TEXTE À LIRE -
>>>>>
Au-delà de l'effondrement, 56 : Un rescapé de La Méduse : mémoires du capitaine Dupont, 1775-1850 (20/07/2015)
Photographie (détail) de Juan Asensio.
L'effondrement de la Zone.
Dans sa courte mais sobre et, comme tout le reste de ses annotations, efficace présentation des Mémoires du capitaine Dupont, Philippe Collonge évoque un personnage littéraire bien connu, écrivant : «Il y a chez lui quelque chose du Candide de Voltaire qui, au terme d'une vie d'aventures, en vient à la conclusion que le plus important est de cultiver son jardin» (1).
Le texte si précis de Daniel Dupont, d'une concision admirable qui ne pourrait que faire loucher nos polygraphes contemporains tout pressés de ne rien dire mais de le dire le plus longuement possible, m'a fait penser à un autre personnage littéraire, de Flaubert plutôt que de Voltaire, et c'est à bon droit, remarquant que le capitaine Dupont recopia «un couplet sans prétention» : «Amis pourquoi nous désoler / De tous les maux de cette vie ? / Le mieux est pour s'en consoler / De bannir la mélancolie / Car s'il nous fallait déplorer / Les malheurs du temps où nous sommes, / Se plaindre, gémir et pleurer / Serait le fait de bien des hommes», que nous pourrions dire de lui qu'il est un cœur simple.
<<<<<
DONNÉES DU CORPUS -
>>>>>
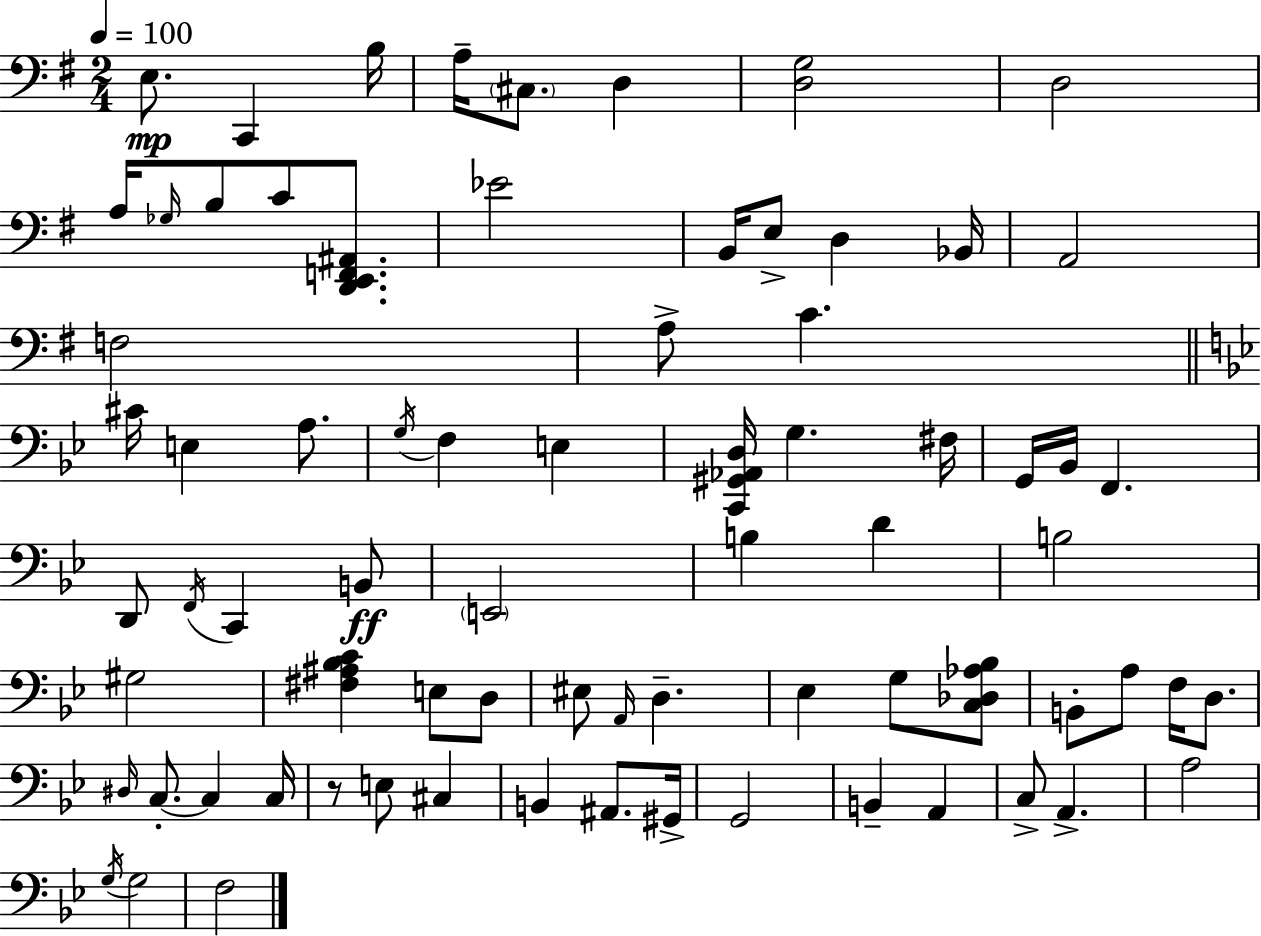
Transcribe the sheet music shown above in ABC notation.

X:1
T:Untitled
M:2/4
L:1/4
K:Em
E,/2 C,, B,/4 A,/4 ^C,/2 D, [D,G,]2 D,2 A,/4 _G,/4 B,/2 C/2 [D,,E,,F,,^A,,]/2 _E2 B,,/4 E,/2 D, _B,,/4 A,,2 F,2 A,/2 C ^C/4 E, A,/2 G,/4 F, E, [C,,^G,,_A,,D,]/4 G, ^F,/4 G,,/4 _B,,/4 F,, D,,/2 F,,/4 C,, B,,/2 E,,2 B, D B,2 ^G,2 [^F,^A,_B,C] E,/2 D,/2 ^E,/2 A,,/4 D, _E, G,/2 [C,_D,_A,_B,]/2 B,,/2 A,/2 F,/4 D,/2 ^D,/4 C,/2 C, C,/4 z/2 E,/2 ^C, B,, ^A,,/2 ^G,,/4 G,,2 B,, A,, C,/2 A,, A,2 G,/4 G,2 F,2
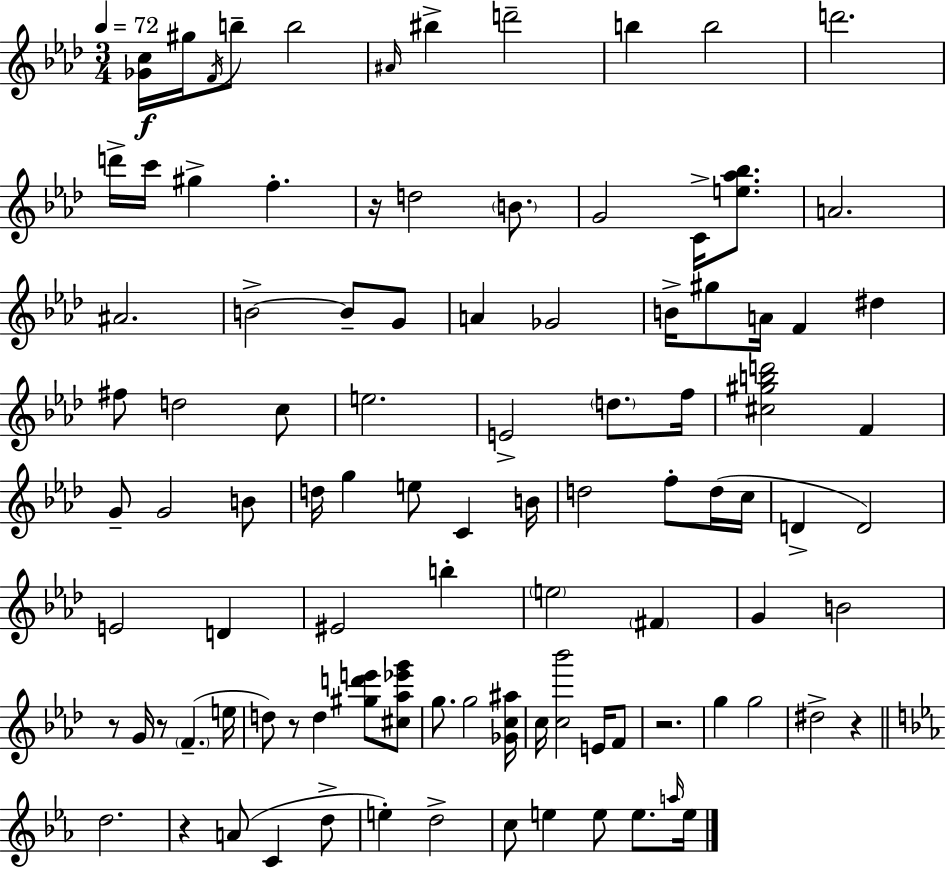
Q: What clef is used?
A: treble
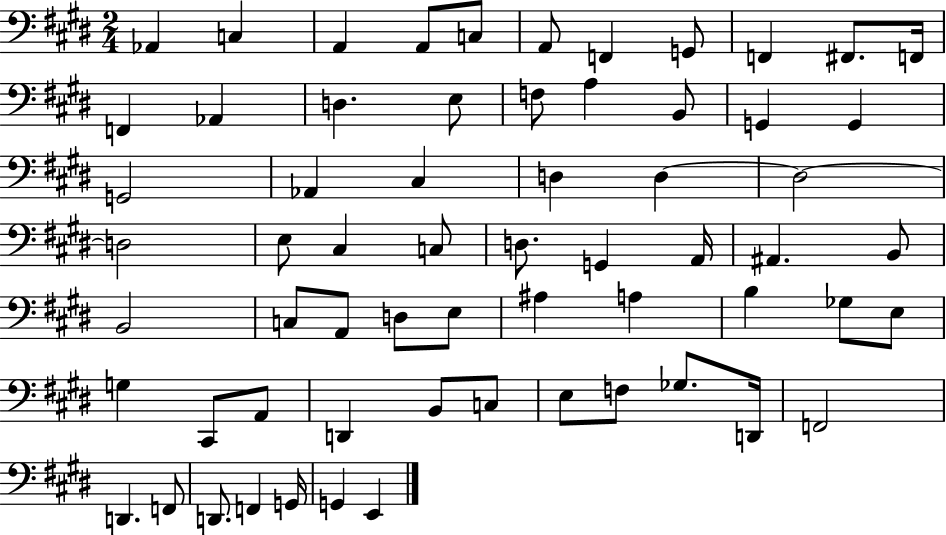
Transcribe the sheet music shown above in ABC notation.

X:1
T:Untitled
M:2/4
L:1/4
K:E
_A,, C, A,, A,,/2 C,/2 A,,/2 F,, G,,/2 F,, ^F,,/2 F,,/4 F,, _A,, D, E,/2 F,/2 A, B,,/2 G,, G,, G,,2 _A,, ^C, D, D, D,2 D,2 E,/2 ^C, C,/2 D,/2 G,, A,,/4 ^A,, B,,/2 B,,2 C,/2 A,,/2 D,/2 E,/2 ^A, A, B, _G,/2 E,/2 G, ^C,,/2 A,,/2 D,, B,,/2 C,/2 E,/2 F,/2 _G,/2 D,,/4 F,,2 D,, F,,/2 D,,/2 F,, G,,/4 G,, E,,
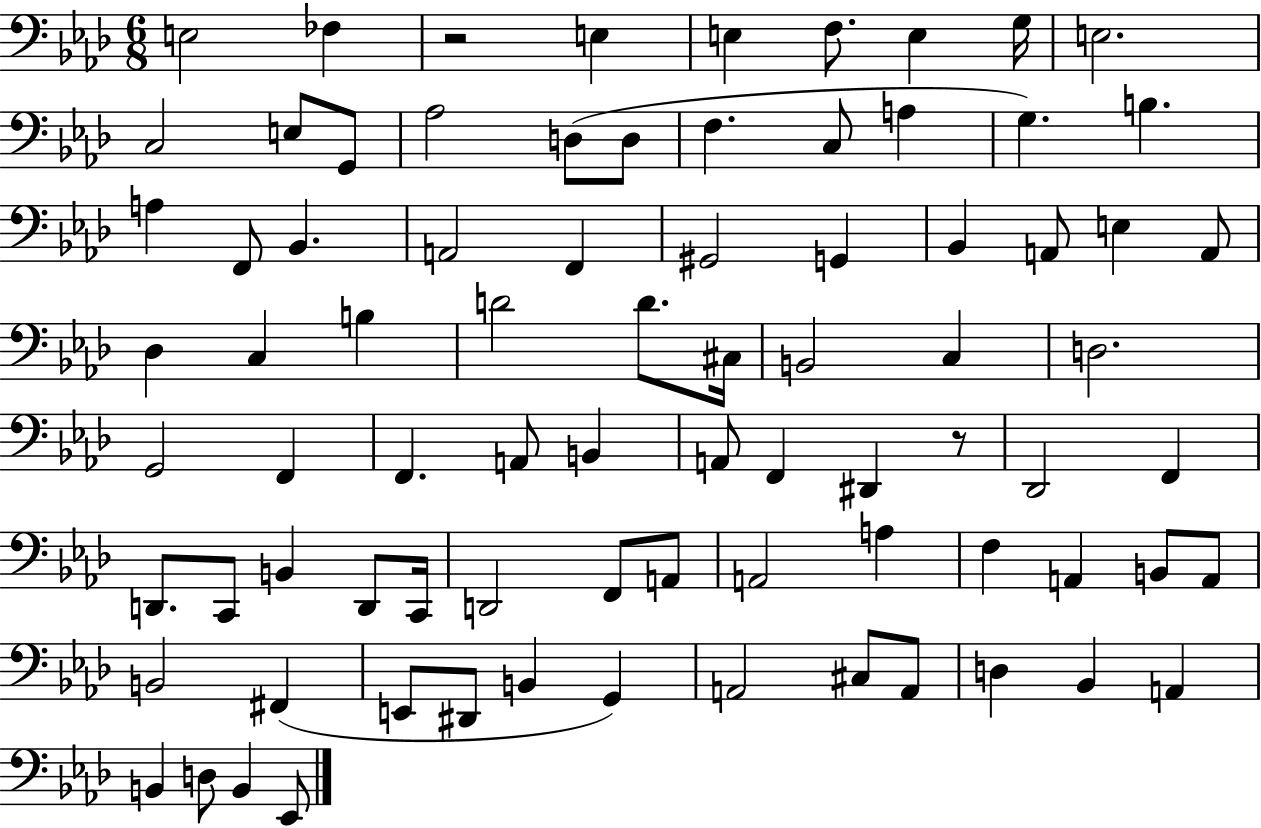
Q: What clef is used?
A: bass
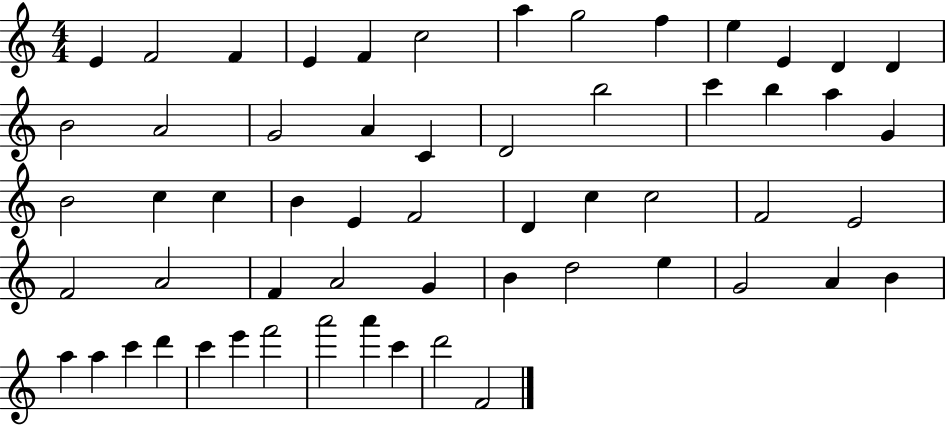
E4/q F4/h F4/q E4/q F4/q C5/h A5/q G5/h F5/q E5/q E4/q D4/q D4/q B4/h A4/h G4/h A4/q C4/q D4/h B5/h C6/q B5/q A5/q G4/q B4/h C5/q C5/q B4/q E4/q F4/h D4/q C5/q C5/h F4/h E4/h F4/h A4/h F4/q A4/h G4/q B4/q D5/h E5/q G4/h A4/q B4/q A5/q A5/q C6/q D6/q C6/q E6/q F6/h A6/h A6/q C6/q D6/h F4/h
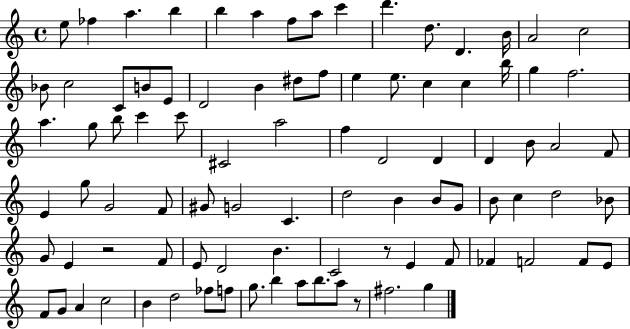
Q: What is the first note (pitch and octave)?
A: E5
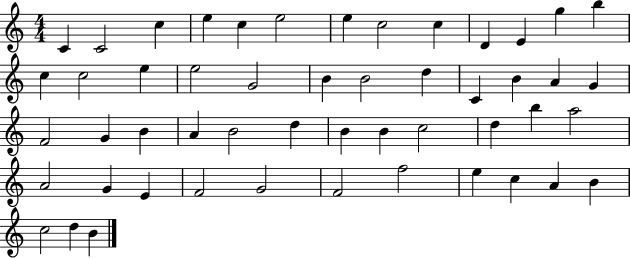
C4/q C4/h C5/q E5/q C5/q E5/h E5/q C5/h C5/q D4/q E4/q G5/q B5/q C5/q C5/h E5/q E5/h G4/h B4/q B4/h D5/q C4/q B4/q A4/q G4/q F4/h G4/q B4/q A4/q B4/h D5/q B4/q B4/q C5/h D5/q B5/q A5/h A4/h G4/q E4/q F4/h G4/h F4/h F5/h E5/q C5/q A4/q B4/q C5/h D5/q B4/q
<<<<<
EXERCICES ET CONSIGNES -
1 > Dans le texte sur les mémoires du capitaine Dupont, à quel personnage littéraire Philippe Collonge compare-t-il le capitaine ?
2 > Rédigez la suite du texte sur les mémoires du capitaine Dupont, en reprenant après sa dernière phrase.
Ces données n'ont aucun rapport avec le texte.

RÉPONSES PAR EXERCICE -
1 > Au Candide de Voltaire.

2 >
La première partie de ces Mémoires intéressera surtout les historiens, car elle nous donne une foule de précisions sur la guerre de Vendée, à laquelle Daniel Dupont participa, en tant que caporal puis sergent, rattaché qu'il était à l'armée des Côtes de Cherbourg qui prit part à la dramatique Virée de Galerne s'achevant par la sanglante défaite, pour les Blancs, du Mans. Plus d'une fois, il échappera à la mort, puis découvrira la Guadeloupe. C'est lors de son départ pour la Basse-Terre que Daniel Dupont sera nommé sous-lieutenant, puis lieutenant. Il se distinguera pour sa bravoure au feu lorsqu'il combattra les Anglais mais sera emprisonné par ces derniers durant deux années dans le sud de l'Angleterre, puis dans le nord deux années supplémentaires. Après la signature de la paix en 1814, Daniel Dupont, devenu capitaine, reviendra dans sa ville de Maintenon, après 22 ans d'absence.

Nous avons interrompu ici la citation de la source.